Les jumeaux trentenaires, Franck et Eric Dufourmantelle, dont la ressemblance reste frappante, même barbe, même sourire, témoignent de leur incroyable aventure médicale, faite de courage, d'obstination et de souffrances dans cet ouvrage.
On y a apprend qu'aujourd'hui, la vie continue pour Franck, grand sportif, qui peut à nouveau à courir. Si les journées entières au centre de rééducation sont terminées, le trentenaire va continuer les intenses séances de kiné pendant plusieurs mois avant de reprendre le boulot.
Un truc de dingue
"Le truc dingue", précise Franck, c'est que leur gémellité a failli passer inaperçue. Les médecins, qui ne connaissaient le visage de Franck que couvert de bandages, ne pouvaient pas faire le rapprochement avec celui de son frère. En fait, c'est l'insistance d'Eric à vouloir aider alors qu'il n'y a plus d'espoir qui déclenche le branle-bas de combat. Il revient à la charge: "Je suis son frère. Son frère jumeau quand même."
Vrai jumeau ? Homozygote (même oeuf) ? lui demande sans broncher un médecin. "J'ai répondu oui. Quelques heures après j'étais convoqué dans le bureau du Pr Mimoun". L'avantage d'une greffe de peau entre vrais jumeaux : il n'y a pas de rejet puisqu'ils ont un capital génétique identique.
"C'est la première fois qu'on réalise une greffe de peau entre jumeaux sur 95% du corps", expliquait en novembre le Pr Maurice Mimoun, chef du service de chirurgie plastique et reconstructrice à l'hôpital Saint-Louis (AP-HP) à Paris, qui a mené l'opération.
Les cas publiés jusque-là dans le monde allaient de 6 à 68% environ et portaient sur 45% de la surface du corps en moyenne, selon le chirurgien.
Parties de ping-pong
Pour Franck, la rééducation va "continuer en libéral". Il éprouve encore "une forme de gêne avec la sensation d'être dans une combinaison". Sa peau doit encore s'assouplir. Des cures thermales sont prévues tous les ans et cela devrait durer "dix-vingt ans".Ce sportif peut maintenant courir 10 à 15 minutes, faire du ping-pong. Il peut écrire, manger avec sa main droite et "faire des gestes quotidiens". "La main gauche qui aurait due être amputée est vraiment handicapée", précise le rescapé, qui vit près d'Amiens.
Une goutte d'eau dans un océan d'enfer
Soutenu par son jumeau, avec lequel il s'engueule volontiers comme autrefois, et les siens, Franck, 34 ans, va de l'avant même s'il sait que les arts martiaux (judo-jujitsu) dont lui et son frangin sont adeptes, ne sont plus d'actualité.
"Fumeur occasionnel (3-4 cigarettes/jour)", il a "repris". "C'est le stress", le défend Eric. Eric, lui, ne conserve que quelques rougeurs sur le dos, traces de prélèvements de peau "pelée à vif". Il les montre sans s'étendre sur les douleurs subies, sans regrets, pour permettre à son frère de vivre.

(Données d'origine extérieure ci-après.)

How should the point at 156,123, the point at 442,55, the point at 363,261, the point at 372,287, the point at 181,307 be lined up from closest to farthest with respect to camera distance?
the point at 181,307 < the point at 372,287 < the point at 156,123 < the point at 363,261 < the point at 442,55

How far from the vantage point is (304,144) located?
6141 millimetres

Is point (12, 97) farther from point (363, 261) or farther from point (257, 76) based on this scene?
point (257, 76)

Le livre en dit plus, comme "quand une infirmière à la voix très douce (...) a entrepris de masser la tête". "Une goutte d'eau dans un océan d'enfer", raconte-t-il.
Sans l'hôpital public, ajoutent les deux frères, tout cela n'aurait pas été possible: pour payer ces soins, l'hypothèque de nos maisons n'auraient "pas suffi".